04.04.2016 Berliner Morgenpost
Heftige Kritik haben die Pläne für das Umfeld des Humboldt-Forums ausgelöst. Politiker warnen vor einem „urbanen steinernen Platz“.
Die geplante Außengestaltung am Berliner Schloss ist im Abgeordnetenhaus auf heftige Kritik gestoßen. Im Kulturausschuss warnten Vertreter von CDU, Grünen und Piraten am Montag vor einer „Betonwüste“ um die rekonstruierte Preußenresidenz herum. „Das entspricht gar nicht unseren Vorstellungen“, erklärte der CDU-Abgeordnete Stefan Schlede. Grünen-Kulturexpertin Sabine Bangert sprach von einem „urbanen steinernen Platz mit Null Aufenthaltsqualität“.
Senatsbaudirektorin Regula Lüscher verteidigte dagegen die Entscheidung der Jury. Der Siegerentwurf erlaube eine zeitgemäße Gestaltung, die die historischen Bezüge des Ortes aufgreife. Offen ist bisher, ob der Neptunbrunnen und die Rossbändiger an ihre angestammten Plätze zurückkehren. Das Schloss soll von 2019 an unter dem Namen Humboldtforum ein Kunst- und Kulturzentrum werden. Für die Außengestaltung sind laut Lüscher 16,6 Millionen Euro vorgesehen.
Quelle: Berliner Morgenpost, 04.04.2016
Nicht nur die
Abgeordneten fürchten eine Beton- oder Steinwüste mit geringer
Aufenthaltsqualität. Nach dem derzeitigen Schlossplatzentwurf stünde das
Gebäude nackt, distanzlos und ungeschützt auf einem riesigen Steinplateau. Man
stelle sich vor, ein Chaot geht mit sprühender Spraydose oder kratzendem
Schraubenzieher direkt entlang der Fassade.
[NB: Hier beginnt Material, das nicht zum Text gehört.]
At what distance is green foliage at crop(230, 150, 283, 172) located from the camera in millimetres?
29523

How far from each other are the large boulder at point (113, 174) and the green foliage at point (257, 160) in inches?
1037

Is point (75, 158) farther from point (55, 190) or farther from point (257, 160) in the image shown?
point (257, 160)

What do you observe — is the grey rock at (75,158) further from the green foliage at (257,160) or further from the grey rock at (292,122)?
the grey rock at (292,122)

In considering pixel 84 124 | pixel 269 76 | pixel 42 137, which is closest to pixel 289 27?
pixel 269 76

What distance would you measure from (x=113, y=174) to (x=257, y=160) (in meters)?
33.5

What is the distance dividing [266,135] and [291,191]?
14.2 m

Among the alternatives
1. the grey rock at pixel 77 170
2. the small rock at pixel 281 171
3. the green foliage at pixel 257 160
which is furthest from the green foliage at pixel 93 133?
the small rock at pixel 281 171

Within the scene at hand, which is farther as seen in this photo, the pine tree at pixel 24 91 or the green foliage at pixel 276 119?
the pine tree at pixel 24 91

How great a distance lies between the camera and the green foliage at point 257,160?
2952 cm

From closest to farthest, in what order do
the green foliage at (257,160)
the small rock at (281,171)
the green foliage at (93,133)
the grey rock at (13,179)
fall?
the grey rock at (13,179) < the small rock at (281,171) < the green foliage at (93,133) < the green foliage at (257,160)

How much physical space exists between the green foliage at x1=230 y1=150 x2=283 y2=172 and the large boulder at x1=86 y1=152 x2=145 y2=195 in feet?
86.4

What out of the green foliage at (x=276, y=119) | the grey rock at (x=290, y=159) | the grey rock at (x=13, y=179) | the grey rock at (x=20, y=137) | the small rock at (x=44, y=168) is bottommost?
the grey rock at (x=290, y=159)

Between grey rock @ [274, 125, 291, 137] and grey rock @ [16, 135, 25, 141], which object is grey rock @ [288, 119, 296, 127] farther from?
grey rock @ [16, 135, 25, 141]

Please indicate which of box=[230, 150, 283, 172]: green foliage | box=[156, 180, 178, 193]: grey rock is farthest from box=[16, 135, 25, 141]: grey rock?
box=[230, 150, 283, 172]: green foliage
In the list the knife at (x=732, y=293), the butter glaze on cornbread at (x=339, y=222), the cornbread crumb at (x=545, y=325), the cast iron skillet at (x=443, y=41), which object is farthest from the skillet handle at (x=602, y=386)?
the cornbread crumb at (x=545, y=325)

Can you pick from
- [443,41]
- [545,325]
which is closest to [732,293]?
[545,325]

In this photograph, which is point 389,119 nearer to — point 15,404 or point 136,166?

Warum rekonstruiert man nicht die ehemaligen, rundum laufenden
Rasen- und Buchsbaumrabatten und die Schlossterrassen, die auch der Förderkreis
in den Simulationen zeigt? Diese würden nicht nur das Schloss optisch „einbetten“,
sondern auch eine schützende Hemmschwelle bilden, Fußgänger zumindest symbolisch
auf Distanz halten und so zum Fassadenschutz beitragen.
In Berlin werden
derzeit viele „zeitgemäße“ Bauten und ganze Stadtviertel hochgezogen, oftmals
mit faszinierend mutiger, moderner Architektur. Das ist beeindruckend und
sicher auch Frau Lüscher zu verdanken,
die ich nicht um ihre vielen Nörgler und Gegner beneide.
Noch ein Wort an Frau Regula Lüscher:
Rechtfertigen Sie
doch bitte den nackt-steinernen Schlossplatz-Entwurf nicht mit dem Totschlag-Argument „zeitgemäß“.
Wenn viele Experten und interessierte Laien die Rabatten-Umrahmung des Schlosses und die Schlossterrassen wieder entstehen
lassen wollen, und wenn sie die Rossebändiger
und den Neptunbrunnen an die
authentischen Plätze zurückversetzt sehen wollen , dann ist das keine
historisierende, antiquierte Fantasiegestaltung konservativer Romantiker, sondern
Teil einer authentischen Stadtreparatur. Diese wäre nicht nur optisch
ansprechender und praktischer als „Abstandhalter“
gegenüber Passanten und pinkelnden Hunden, sondern auch historisch bedeutsam und gerechtfertigt.
Die Rekonstruktion wäre gegenüber dem Umfeld im wahrsten Sinne zeitgemäßer.